O primeiro registro de extração do óleo essencial do pau rosa no Brasil data de 1967. Estimativas indicam que mais de 2 milhões dessas árvores foram cortadas irregularmente para extração do óleo (que é retirado da madeira), sem que tenha ocorrido o replantio.  

A araucária é uma espécie de árvore tipicamente sul-americana.

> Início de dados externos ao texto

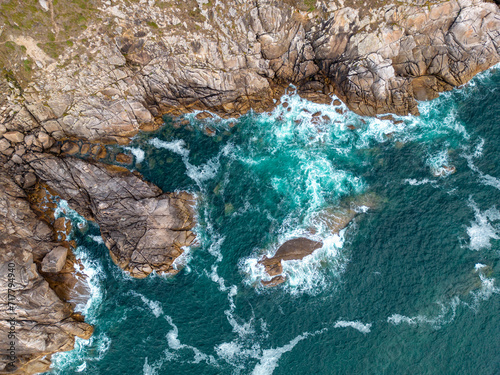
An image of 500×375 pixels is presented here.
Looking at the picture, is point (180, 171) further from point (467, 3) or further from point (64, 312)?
point (467, 3)

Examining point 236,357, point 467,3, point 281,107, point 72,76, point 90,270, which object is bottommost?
point 236,357

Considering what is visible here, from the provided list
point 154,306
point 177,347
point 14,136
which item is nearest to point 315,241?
point 177,347

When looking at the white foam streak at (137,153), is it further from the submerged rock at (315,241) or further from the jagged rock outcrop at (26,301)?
the submerged rock at (315,241)

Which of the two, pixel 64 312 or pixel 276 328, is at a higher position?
pixel 64 312

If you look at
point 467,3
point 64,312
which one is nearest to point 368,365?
point 64,312

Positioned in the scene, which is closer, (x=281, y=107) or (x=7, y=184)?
(x=7, y=184)

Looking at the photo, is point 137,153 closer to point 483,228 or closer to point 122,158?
point 122,158

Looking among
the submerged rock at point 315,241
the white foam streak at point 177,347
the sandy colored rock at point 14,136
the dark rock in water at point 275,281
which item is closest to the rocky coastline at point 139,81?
the sandy colored rock at point 14,136
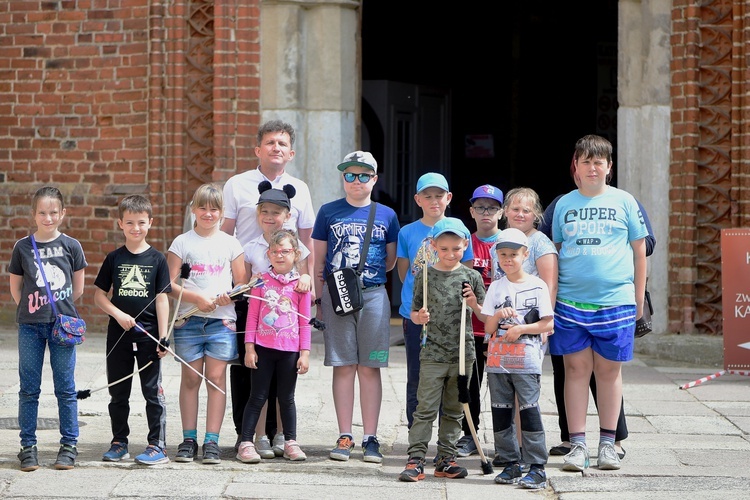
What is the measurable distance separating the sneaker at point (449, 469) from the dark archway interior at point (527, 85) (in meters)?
10.1

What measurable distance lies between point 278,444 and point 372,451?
530mm

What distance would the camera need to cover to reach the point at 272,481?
5.92 m

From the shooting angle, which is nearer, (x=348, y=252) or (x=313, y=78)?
(x=348, y=252)

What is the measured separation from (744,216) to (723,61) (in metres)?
1.33

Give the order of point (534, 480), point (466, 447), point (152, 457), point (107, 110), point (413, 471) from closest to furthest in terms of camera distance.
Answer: point (534, 480) < point (413, 471) < point (152, 457) < point (466, 447) < point (107, 110)

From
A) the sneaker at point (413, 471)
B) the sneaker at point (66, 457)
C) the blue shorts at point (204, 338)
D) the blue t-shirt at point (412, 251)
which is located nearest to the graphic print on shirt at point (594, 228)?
the blue t-shirt at point (412, 251)

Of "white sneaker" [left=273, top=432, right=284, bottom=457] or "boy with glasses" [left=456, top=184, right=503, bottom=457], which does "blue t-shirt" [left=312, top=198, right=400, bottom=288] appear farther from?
"white sneaker" [left=273, top=432, right=284, bottom=457]

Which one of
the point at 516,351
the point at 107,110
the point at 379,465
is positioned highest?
the point at 107,110

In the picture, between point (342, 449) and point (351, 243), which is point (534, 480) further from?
point (351, 243)

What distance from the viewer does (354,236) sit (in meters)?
6.54

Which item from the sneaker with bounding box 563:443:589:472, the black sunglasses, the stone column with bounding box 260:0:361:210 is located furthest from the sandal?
the stone column with bounding box 260:0:361:210

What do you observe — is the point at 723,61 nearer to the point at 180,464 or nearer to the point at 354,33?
the point at 354,33

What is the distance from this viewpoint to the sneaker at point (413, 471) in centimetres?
596

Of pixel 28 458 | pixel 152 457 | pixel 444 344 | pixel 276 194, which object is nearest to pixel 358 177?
pixel 276 194
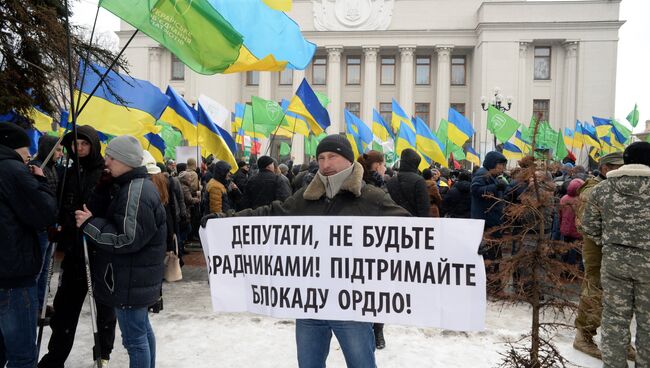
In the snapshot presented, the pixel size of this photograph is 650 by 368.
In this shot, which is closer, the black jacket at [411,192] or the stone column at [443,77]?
the black jacket at [411,192]

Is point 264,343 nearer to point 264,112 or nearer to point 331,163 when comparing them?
point 331,163

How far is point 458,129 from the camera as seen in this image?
15.4 meters

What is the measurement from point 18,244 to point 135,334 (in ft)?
3.08

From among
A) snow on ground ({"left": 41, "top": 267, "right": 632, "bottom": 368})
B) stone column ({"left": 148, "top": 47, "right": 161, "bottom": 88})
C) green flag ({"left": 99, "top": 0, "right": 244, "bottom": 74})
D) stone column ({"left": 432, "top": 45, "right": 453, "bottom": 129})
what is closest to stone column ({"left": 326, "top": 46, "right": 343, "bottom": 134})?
stone column ({"left": 432, "top": 45, "right": 453, "bottom": 129})

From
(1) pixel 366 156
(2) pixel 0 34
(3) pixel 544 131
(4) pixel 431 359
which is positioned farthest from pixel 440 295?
(3) pixel 544 131

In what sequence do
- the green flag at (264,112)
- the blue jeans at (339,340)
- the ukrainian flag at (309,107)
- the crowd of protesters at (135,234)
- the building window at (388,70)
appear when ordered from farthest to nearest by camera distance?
1. the building window at (388,70)
2. the green flag at (264,112)
3. the ukrainian flag at (309,107)
4. the crowd of protesters at (135,234)
5. the blue jeans at (339,340)

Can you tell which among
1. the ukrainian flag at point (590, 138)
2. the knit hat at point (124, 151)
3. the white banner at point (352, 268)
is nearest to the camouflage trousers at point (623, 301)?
the white banner at point (352, 268)

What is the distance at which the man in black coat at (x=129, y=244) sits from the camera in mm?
3076

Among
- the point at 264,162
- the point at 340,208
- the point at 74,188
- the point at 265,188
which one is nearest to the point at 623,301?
the point at 340,208

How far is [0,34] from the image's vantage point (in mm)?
5852

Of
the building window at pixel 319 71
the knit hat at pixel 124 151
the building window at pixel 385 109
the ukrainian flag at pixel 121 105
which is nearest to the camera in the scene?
the knit hat at pixel 124 151

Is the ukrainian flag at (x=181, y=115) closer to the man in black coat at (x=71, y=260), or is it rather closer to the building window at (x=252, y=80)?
the man in black coat at (x=71, y=260)

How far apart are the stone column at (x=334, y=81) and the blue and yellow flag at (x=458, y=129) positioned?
28976 millimetres

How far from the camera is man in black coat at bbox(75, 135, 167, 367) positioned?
3.08 metres
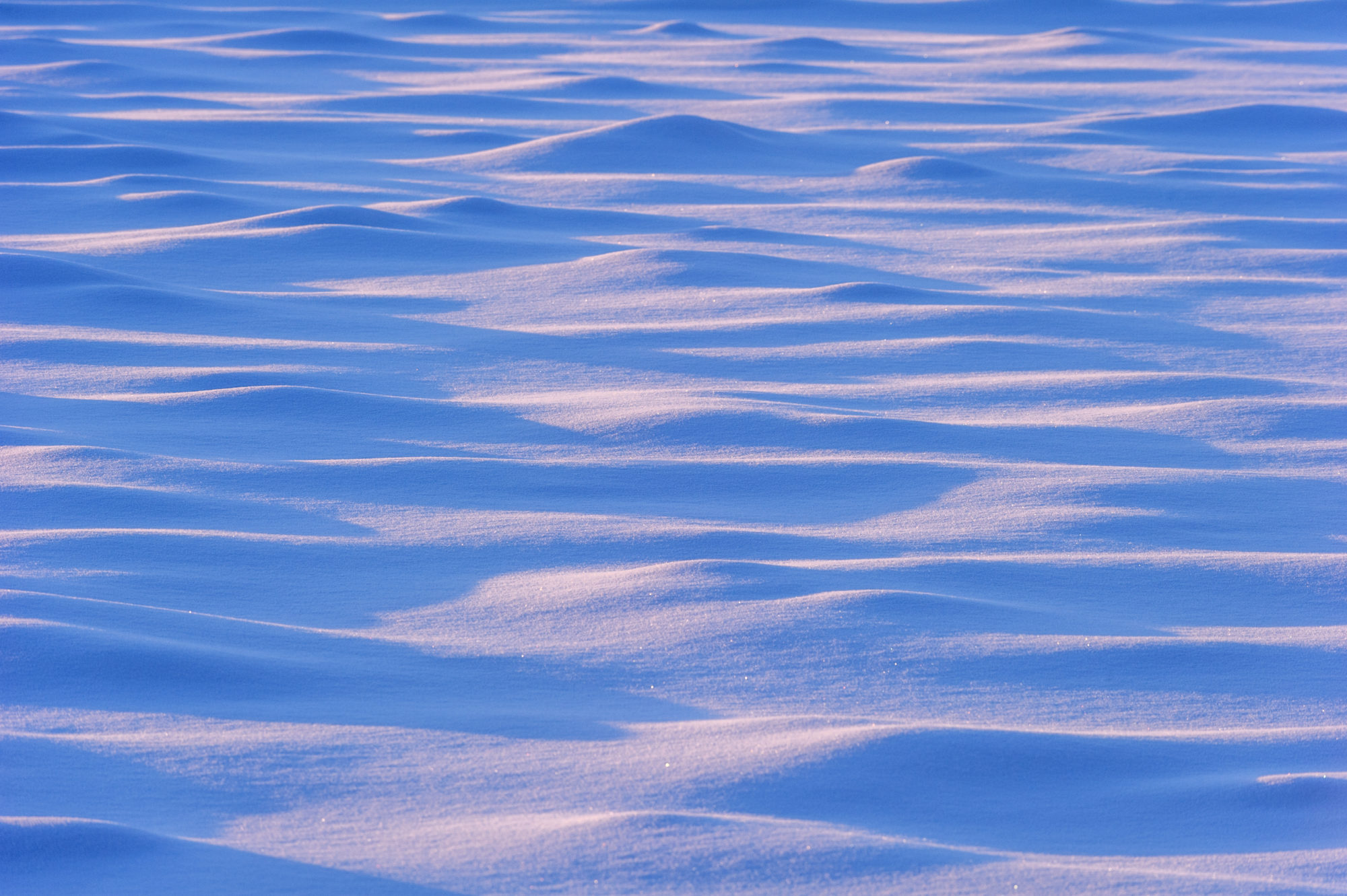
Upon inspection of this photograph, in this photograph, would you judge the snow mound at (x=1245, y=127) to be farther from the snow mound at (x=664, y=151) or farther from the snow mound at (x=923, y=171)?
the snow mound at (x=664, y=151)

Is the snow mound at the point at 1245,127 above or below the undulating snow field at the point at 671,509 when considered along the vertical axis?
above

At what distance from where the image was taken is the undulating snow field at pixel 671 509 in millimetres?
1334

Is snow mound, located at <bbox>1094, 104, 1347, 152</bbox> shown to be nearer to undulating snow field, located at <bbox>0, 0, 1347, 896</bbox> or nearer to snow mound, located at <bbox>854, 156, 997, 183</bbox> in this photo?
undulating snow field, located at <bbox>0, 0, 1347, 896</bbox>

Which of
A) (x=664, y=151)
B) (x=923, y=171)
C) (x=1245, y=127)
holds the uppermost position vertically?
(x=1245, y=127)

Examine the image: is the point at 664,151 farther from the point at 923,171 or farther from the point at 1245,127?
the point at 1245,127

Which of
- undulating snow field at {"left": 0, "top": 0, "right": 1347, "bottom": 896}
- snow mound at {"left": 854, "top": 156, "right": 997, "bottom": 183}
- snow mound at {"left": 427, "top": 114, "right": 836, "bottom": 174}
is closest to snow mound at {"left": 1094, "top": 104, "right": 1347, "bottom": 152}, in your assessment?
undulating snow field at {"left": 0, "top": 0, "right": 1347, "bottom": 896}

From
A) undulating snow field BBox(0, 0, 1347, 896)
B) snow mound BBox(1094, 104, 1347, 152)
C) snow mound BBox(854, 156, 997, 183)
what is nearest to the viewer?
undulating snow field BBox(0, 0, 1347, 896)

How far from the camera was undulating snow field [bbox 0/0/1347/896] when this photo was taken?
4.38ft

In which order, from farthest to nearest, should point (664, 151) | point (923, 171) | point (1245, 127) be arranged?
point (1245, 127) < point (664, 151) < point (923, 171)

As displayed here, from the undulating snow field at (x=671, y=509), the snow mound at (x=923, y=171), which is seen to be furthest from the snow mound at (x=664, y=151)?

No Brasil, a espécie Araucaria angustifolia é encontrada em toda a Região Sul e em trechos serranos dos Estados de São Paulo, Rio de Janeiro e Minas Gerais, além de uma faixa de terras no Sul do Mato Grosso do Sul. 

A madeira dessa árvore – o pinho, é de ótima qualidade e vem sendo explorado desde o início da colonização do país. Somente entre as décadas de 1930 e 1990, perto de 100 milhões de araucárias foram derrubadas para aproveitamento da sua madeira, principalmente nos Estados da Região Sul do Brasil. Entre as décadas de 1930 e 1960, a madeira de pinho das araucárias esteve no topo da lista das madeiras exportadas pelo Brasil. 

Um outro exemplo de espécie vegetal ameaçada que está ligada a todos nós é a Euterpe edulis, mais conhecida como palmeira-jussara, fonte de uma deliciosa iguaria – o palmito. Típica da Mata Atlântica e do Cerrado, essa palmeira vem sendo explorada até a exaustão sem que hajam maiores esforços para o replantio. 

Qualquer espécie animal ou vegetal, por menor ou mais insignificante que possa parecer, é um triunfo da vida e o resultado de um longo processo evolutivo. A perda de qualquer uma dessas espécies é uma perda irreparável para toda a humanidade e também para muitas outras espécies associadas ou interdependentes. 

Um exemplo é a gralha-azul, uma espécie de ave que depende diretamente da araucária. Essas aves comem a semente das árvores – o pinhão, que antes de ser consumido é enterrado no solo a fim de perder a sua acidez. Muitos pinhões são esquecidos pelas aves e acabam se transformando em novas árvores.